1.8 Allocation of Purchase Price. The Purchase Price shall be allocated for all purposes (including Tax purposes) in accordance with the methodology set forth in Schedule B hereto (the “Purchase Price Allocation”) and such final determination shall be made by the mutual agreement of Parent and the Representative, subject to applicable Laws and approval by Parent’s independent auditor and valuation expert, within 120 days after the Closing; provided, that Buyers and Sellers agree that such determination shall be based upon each of Skagen Europe and Skagen HK being allocated a portion of the Purchase Price equal to the book value of such entity and the remainder of the Purchase Price being allocated to Skagen US. Unless prohibited by applicable Laws, each of the parties hereto will not take a position on any Tax Return, before any Governmental Body charged with the collection of any Tax, or in any action or Litigation, that is in any way inconsistent with the Purchase Price Allocation and will cooperate with each other in timely filing consistent with such allocation with the IRS. The Purchase Price Allocation derived by Parent in accordance with this Section 1.8 shall be binding on each Seller and each Buyer for all Tax reporting purposes. For the avoidance of doubt, the calculations set forth on Schedule B hereto are for illustration and example purposes only and to evidence the methodology regarding the calculation of such Purchase Price Allocation and Parent shall deliver an updated Schedule B consistent with such methodology and based upon the Preliminary Closing Balance Sheet prior to Closing.

• _Raw data_:
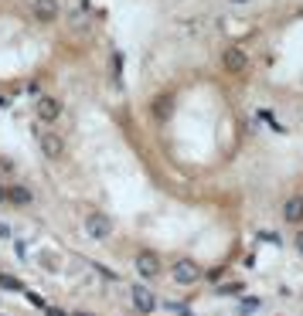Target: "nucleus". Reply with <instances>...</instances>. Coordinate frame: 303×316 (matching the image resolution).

• _Stated problem_:
Decide whether each statement below agrees with the purchase price allocation clause, answering yes or no and quoting the words of the clause that settle it.
1. The final allocation is to be determined within 120 days after the Closing.
2. The calculations on Schedule B fix the figures for the final allocation.
3. Skagen US is allocated a portion of the Purchase Price equal to its book value.

• _Response for this exercise_:
1. Yes: "within 120 days after the Closing"
2. No: "the calculations set forth on Schedule B hereto are for illustration and example purposes only"
3. No: "the remainder of the Purchase Price being allocated to Skagen US"